The ALP put the contract for an Australian broadband network to tender and received six submissions in total, including one from Telstra that was excluded for not complying with the application requirements.
The Telstra application was in fact a half-submission, doing its best to dance around the potential issue of structural separation, where the government would force Telstra to split its wholesale and retail arms into two businesses.
In the end though, none of the applications met the government's requirements. More of an issue was the timing - in the middle of 2009, the world had just hit the Global Financial Crisis, and none of the companies that had submitted a proposal could raise the necessary capital to fund the project.
What's more, the ALP discovered that, should it go ahead and build a Fibre-to-the-Node (FTTN) network - as was being pitched at the time as a more affordable approach to the NBN - it would end up having to pay Telstra between $15-20 billion in compensation to access the copper wires connecting the node to each home.

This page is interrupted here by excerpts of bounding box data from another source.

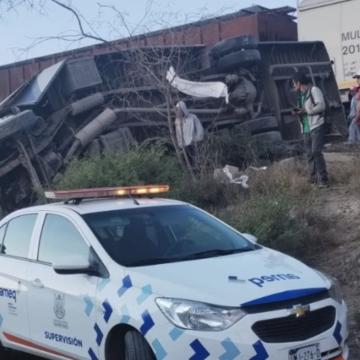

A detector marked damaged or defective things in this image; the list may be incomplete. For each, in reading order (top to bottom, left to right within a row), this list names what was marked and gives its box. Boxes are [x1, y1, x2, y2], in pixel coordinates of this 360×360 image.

crashed truck [0, 35, 348, 217]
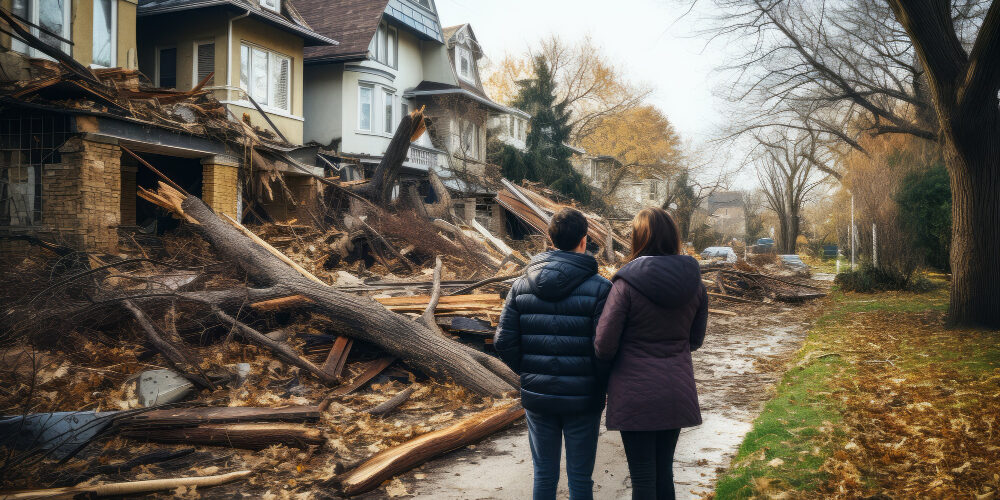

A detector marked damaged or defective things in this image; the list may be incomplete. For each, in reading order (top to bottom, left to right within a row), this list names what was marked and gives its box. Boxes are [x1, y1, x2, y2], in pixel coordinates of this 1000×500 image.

broken lumber [139, 182, 516, 396]
broken lumber [118, 404, 318, 428]
broken lumber [121, 422, 322, 450]
broken lumber [336, 404, 524, 494]
broken lumber [0, 468, 250, 500]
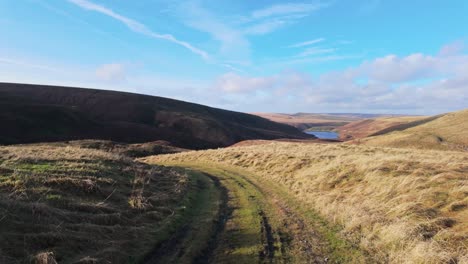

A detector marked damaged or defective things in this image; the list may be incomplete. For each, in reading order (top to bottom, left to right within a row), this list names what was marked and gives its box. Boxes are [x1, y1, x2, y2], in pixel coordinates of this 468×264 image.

dark burned heather [0, 143, 188, 262]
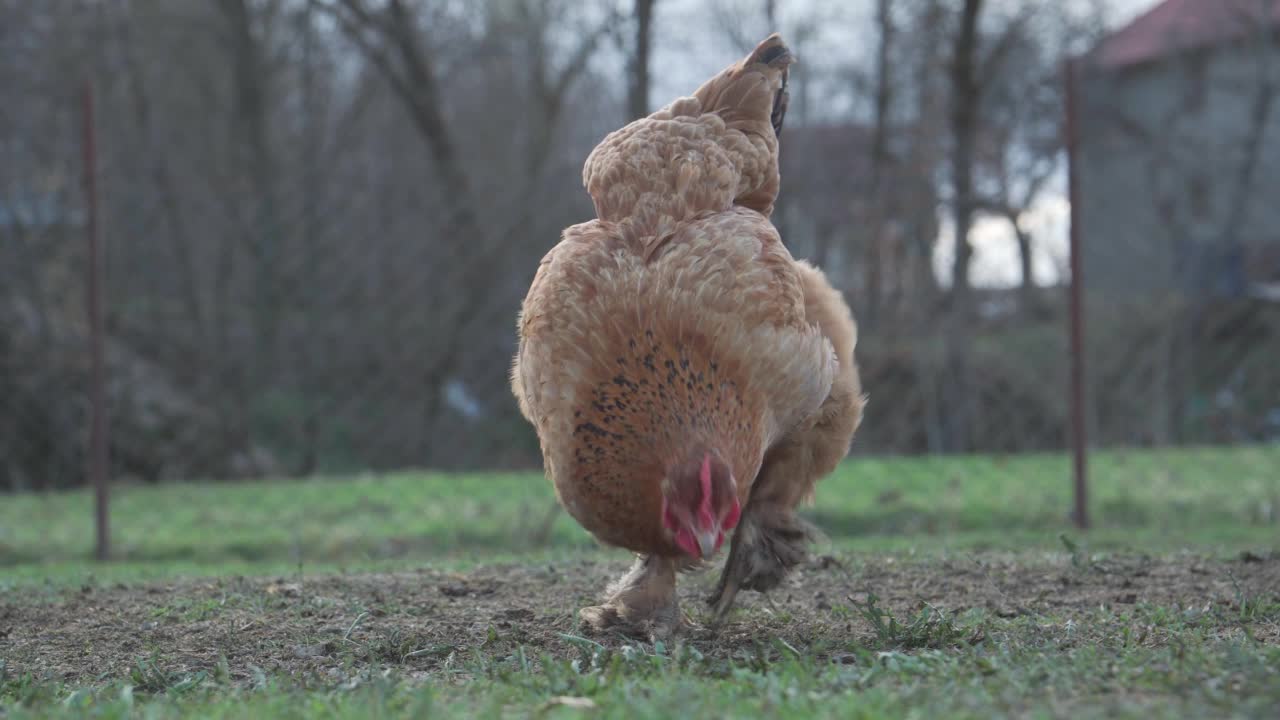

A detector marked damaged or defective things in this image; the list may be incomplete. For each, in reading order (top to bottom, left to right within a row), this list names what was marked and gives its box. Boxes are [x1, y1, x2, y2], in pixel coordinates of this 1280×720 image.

rusty pole [83, 79, 110, 561]
rusty pole [1064, 58, 1085, 527]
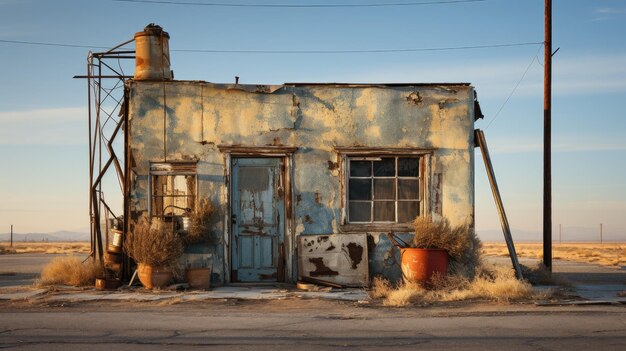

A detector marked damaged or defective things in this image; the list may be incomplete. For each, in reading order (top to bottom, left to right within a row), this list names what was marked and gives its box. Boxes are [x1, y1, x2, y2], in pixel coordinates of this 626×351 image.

rusty water tank [133, 24, 172, 80]
rusty metal container [133, 24, 172, 80]
broken window pane [348, 162, 368, 179]
broken window pane [370, 158, 394, 177]
broken window pane [398, 158, 416, 177]
broken window pane [346, 179, 370, 201]
broken window pane [372, 179, 392, 201]
broken window pane [398, 180, 416, 199]
broken window pane [348, 202, 368, 221]
broken window pane [372, 202, 392, 221]
broken window pane [398, 201, 416, 223]
rusted metal bracket [472, 129, 520, 280]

This fact more than anything else spurred the ALP to create its own solution to the issue of nationwide broadband, in the form of the NBN.
The NBN under the ALP
In April 2009, the Government formally announced its plans to bypass Telstra's copper network entirely by building a Fibre-to-the-Premises (FTTP) network, and supplementing it with additional fixed wireless and satellite services for remote customers.
July 2009 marked the start of the NBN with an initial Trial run being deployed in Tasmania. The following year work began on 5 mainland sites and an additional 14 were announced to begin later in 2010. In may of 2011 the first homes were able to use the newly connected broadband and by september 32,295 premises had working fiber optic broadband connections.
In March 2012, the NBN Co announced outlined the plans to construct the fibre network in over 1500 communities and past 3.5 million homes before June 2015. By June 2013 the NBN had passed by 207,500 homes, there was 70,100 active NBN services and 33,600 active fibre services.
Major Coalition reforms to the NBN
The 2013 Federal Election resulted in a Liberal/National Coalition that set in motion a strategic review of the ultimate Multiple-Technology-Mix (MTM) NBN. Instead of the unilateral FTTP across Australia the Coalition elected for a new more complicated strategy that would save them time and money, but would also compromise on the infrastructure.
The Labor government intended the National Broadband Network to be a high speed service that offered fast broadband at an affordable price to 90% of the Australian population. The party set up a number of subsidies that would see the cost of delivering broadband to remote areas of Australia shared across the entire service.
The Coalition were worried that this would push the expense of services in populated areas higher than they needed to be and would drive down the network's competitiveness. The Telecommunications Regulatory and Structural Reform paper released by the Coalition in December 2014 stated that "this is neither sustainable nor fair."
Under this plan the government will determine the best technology to deliver broadband for each individual suburb on a case by case basis.
The NBN under the former ALP government was such a comprehensive upgrade that when the roll out began it caused a drop in private investment of moderate-speed broadband connections like ADSL.
There was no intermediate development for a number of areas with very poor broadband as there was no chance for infrastructure developers to make their money back before a superior service was delivered.
These areas would simply have to wait for an NBN connection that could take years. This had a negative impact on the whole industry and contributed to the Coalition's goals to speed up the rollout up and deliver the NBN to areas with poor connections first.
The Coalition also intends to remove cross-subsidy arrangements for non-commercial areas like those connected by fixed wireless and satellite, and make the cost of broadband in those areas proportional to their infrastructure cost and transparent.
This will mean that populated areas will pay less for their broadband access and remote households will pay more.
Telstra, Optus and the ACCC
The NBN was initially conceived as a way to work around Telstra's monopoly of copper telecommunications infrastructure.
Yet as part of the NBN construction process, NBNCo and Telstra formed an agreement in 2011 that involved the leasing of Telstra exchanges, ducts and pipes and currently unused fibre infrastructure to the NBN.
This arrangement ensured that NBNCo would be the only wholesaler of fibre broadband in Australia, while getting Telstra to migrate its customers away from its copper network and onto the fibre one.
Similarly, an agreement with Optus worth about $800 million initially outlined that the telco would switch off its hybrid fibre coaxial (HFC) network and move to the NBN.
Both of these Agreements were amended early in December 2014. The coalition government, NBN Co and Telstra signed an 'equivalent' deal worth $11 billion, meaning Telstra will now transfer ownership of its copper infrastructure and HFC cables to NBN Co instead of decommissioning them. Optus will also give NBN Co its HFC cables instead of turning them off.
The Australian Competition and Consumer Commission(ACCC) signed off on both the initial deals, the amendments are yet to be approved.